Multi-Table Relationships

Applicable when data is scattered across multiple related tables.

Before synthesis, use database denormalization techniques to integrate multiple tables. Avoid using immature multi-table synthesis techniques. Choose appropriate granularity and aggregation methods based on downstream tasks.

If your data is already integrated into a single table, you can skip to Business Logic Constraints.

Case Background

A policy financial institution possesses rich data on corporate financing, including enterprise basic information, financing applications, and financial changes across multiple dimensions of historical records. The institution hopes to promote innovative cooperation with fintech companies through synthetic data technology, allowing third parties to develop risk prediction models using this data while ensuring data privacy, thereby helping the institution improve risk management effectiveness.

DATA EXTRACT:
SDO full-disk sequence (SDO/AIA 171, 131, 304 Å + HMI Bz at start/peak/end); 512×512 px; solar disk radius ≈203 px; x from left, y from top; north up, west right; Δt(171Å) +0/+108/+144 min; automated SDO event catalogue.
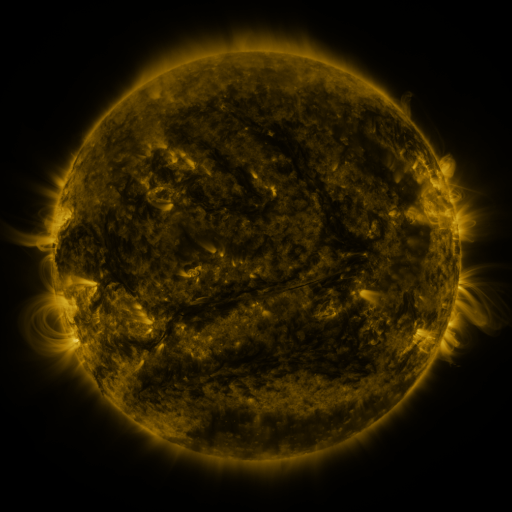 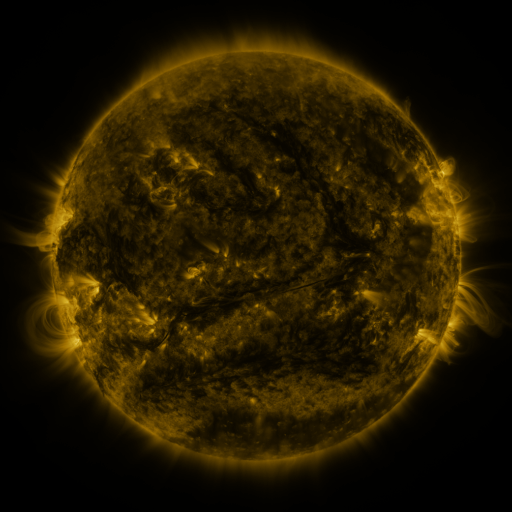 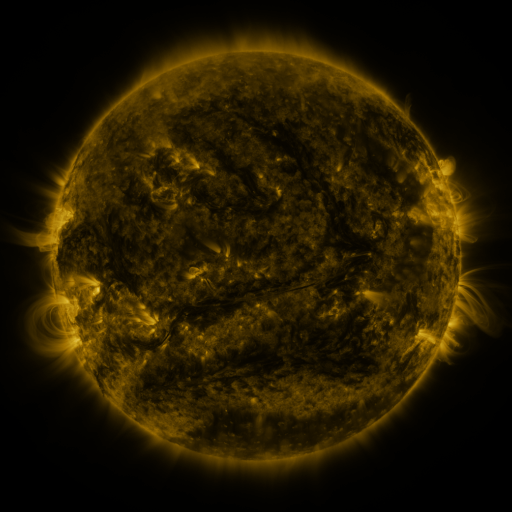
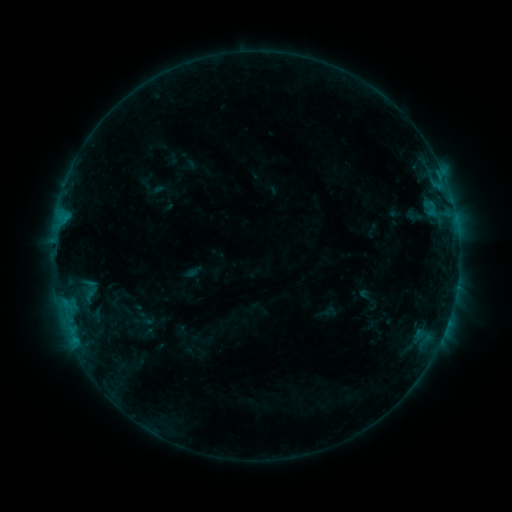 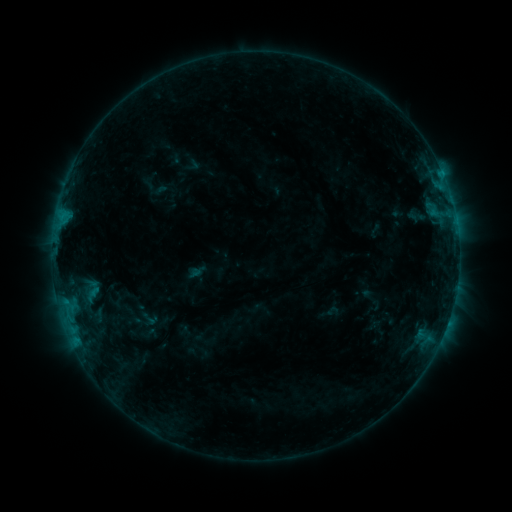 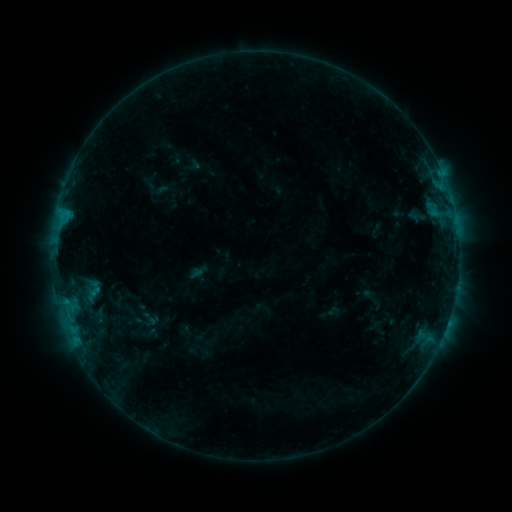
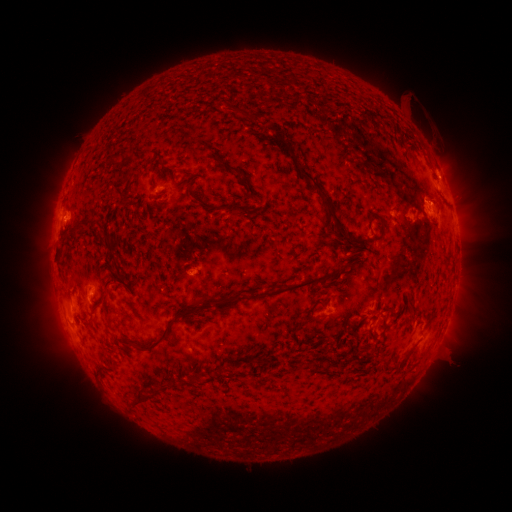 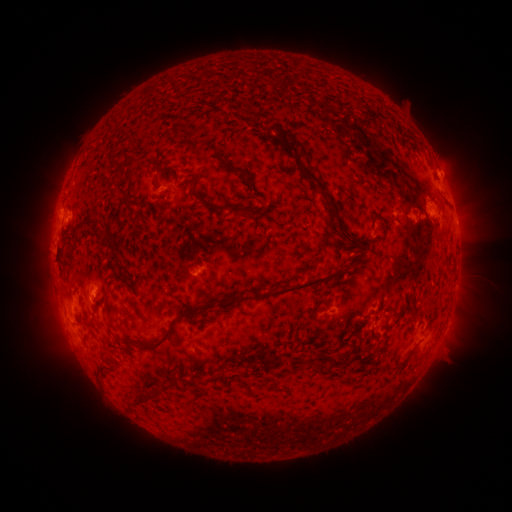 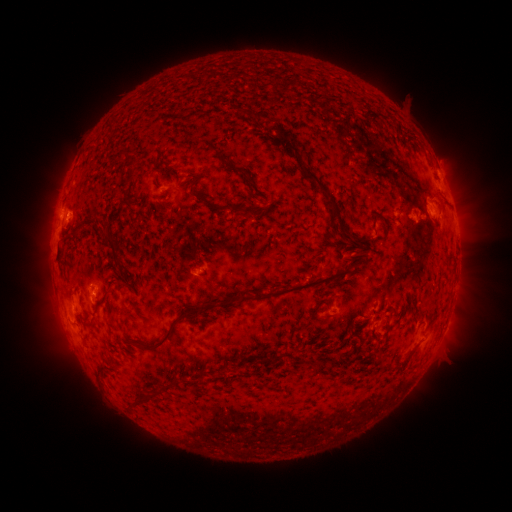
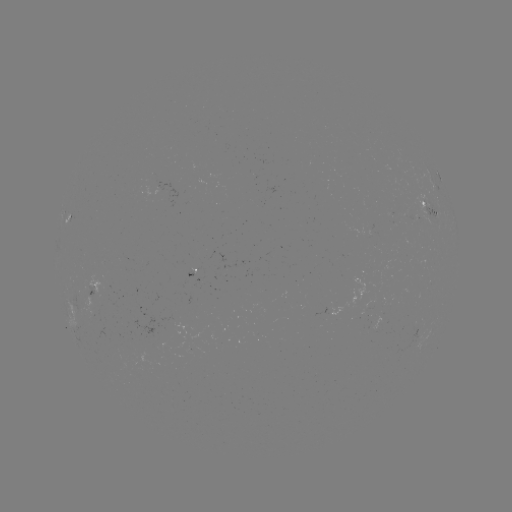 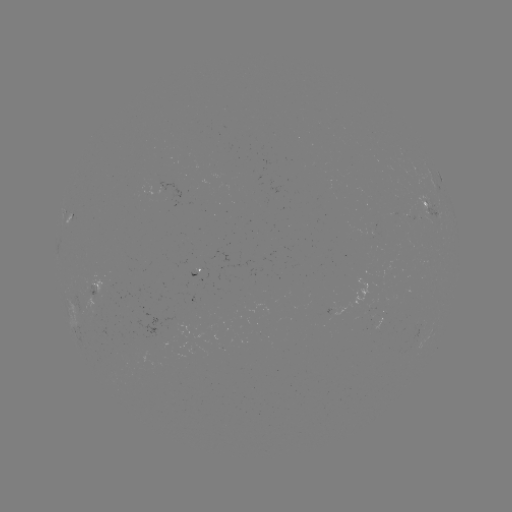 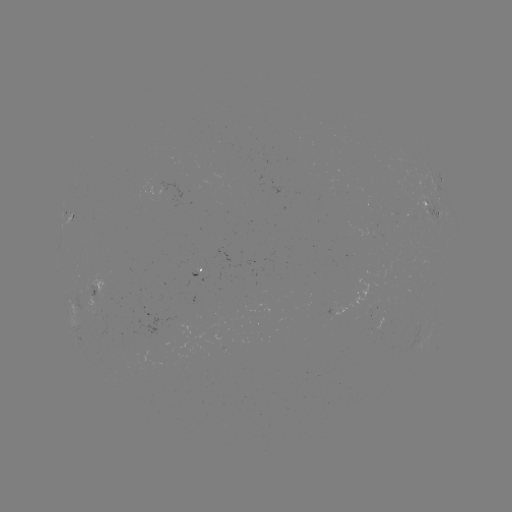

WHAT IS ASKED:
(A) Write out the part of the multi-table relationships passage between "A policy financial" and "risk management effectiveness.", inclusive.
(B) In one to three sentences, explain why the policy financial institution in the multi-table relationships passage wants to use synthetic data technology.

RESPONSES IN ORDER:
(A)
A policy financial institution possesses rich data on corporate financing, including enterprise basic information, financing applications, and financial changes across multiple dimensions of historical records. The institution hopes to promote innovative cooperation with fintech companies through synthetic data technology, allowing third parties to develop risk prediction models using this data while ensuring data privacy, thereby helping the institution improve risk management effectiveness.

(B) The institution wants to promote innovative cooperation with fintech companies by letting third parties develop risk prediction models from its corporate financing data while data privacy is ensured. This is meant to help the institution improve its risk management effectiveness.